Why do you tell your story? Good question! It used to be because I didn’t have enough people to discuss money with but that’s less true these days.

What a litter!

9 Responses to “Just a little (link) love: aching body edition”

  1. Alice says:

    Re: RB40’s thing: I don’t feel guilty about not providing my family with everything. I think that it’s important for people to learn how to be okay with not getting everything they want, exactly how they want it. I’m in favor of providing all of the needs and a decent number of wants, but–especially for kids– learning that they can be okay without getting everything they want is a really important life skill.

    All that said, I hate RB40’s essay. It seems to focus more heavily on what he calls “the finer things in life,” which is a phrase that to me feels straight out of the past and extremely judgmental of people making different choices than his.
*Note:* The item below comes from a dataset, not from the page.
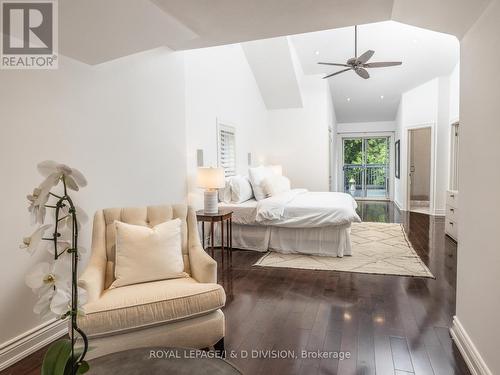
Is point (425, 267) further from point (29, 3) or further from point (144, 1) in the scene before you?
point (29, 3)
    And I think he’s a real jerk about how he talks about his wife and her clothing choices. Gosh, a coat for her costs more than his entire annual clothing budget, and she wants nicer work clothes. But okay, she can spend what she wants on clothes as long as she’s working and she accepts that he’s saying that she can’t have nicer clothes after she retires. And hey, “fortunately,” HE feels “no guilt for depriving” his family “of the luxurious things in life.” She can spend “her” money how she wants.

    Never mind that the right clothes, especially in an office environment, are critical for continued employment. Never mind that the right clothes are a way to garner respect and advance your career, and there are people who don’t get hired and don’t get promotions because they stick with dressing in the wrong way. Never mind that women’s clothing often costs more than men’s, and that his budget for himself may be assuming a completely different set of needs that hers.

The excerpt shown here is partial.